Furthermore, the torment Josh faces on a daily basis isn't limited to verbal harassment, as in the course of his nine day tenure at Rolling Hills he has
had his backpack splattered with artificial blood, been inserted into
a garbage receptacle, had signs containing disparaging false confessions
regarding the size of his genitalia affixed to the back of his clothes
without his knowledge, and has been physically assaulted, including one
instance in which his underpants were forcibly pulled upwards through
the separation of his buttocks, injuring his crotch and anus.

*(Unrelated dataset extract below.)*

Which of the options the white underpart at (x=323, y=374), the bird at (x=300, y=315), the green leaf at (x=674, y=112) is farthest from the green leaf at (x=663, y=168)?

Complained Ritterman: "I tell them it isn't my fault - that I didn't
pick my mom's car, but they don't listen."
Reportedly, at the center of his expansive ring of tormentors is a boy
who's cousin was killed in Iraq.
"This guy Lennon is always on my case. He asked me my first day
why his cousin should be killed just so my mom can drive to the mall in
a big ugly tank that gets eight miles a gallon with the air conditioning
cranked, but before I could say anything, he hit me in the head with a
mango," recounted Ritterman, "I mentioned the 'Support The Troops'
sticker she has on her bumper, but that only made him more angry and he
smacked me in the face with his soy weiner."
Meanwhile, Josh Ritterman Sr. expresses little surprise or concern over
his son's predicament at school.
"I told his mother that stupid car wouldn't go over here, but she
had to have one. She even thought it would make the kids think Josh was
'a cool dude'," groused Mr. Ritterman, "She's spoiled the boy.
The kid's as soft as warm butter, or else he might actually be able to
fend for himself. What a disgrace. If you ask me, they're both a couple
of jerks and can go to hell for all I care."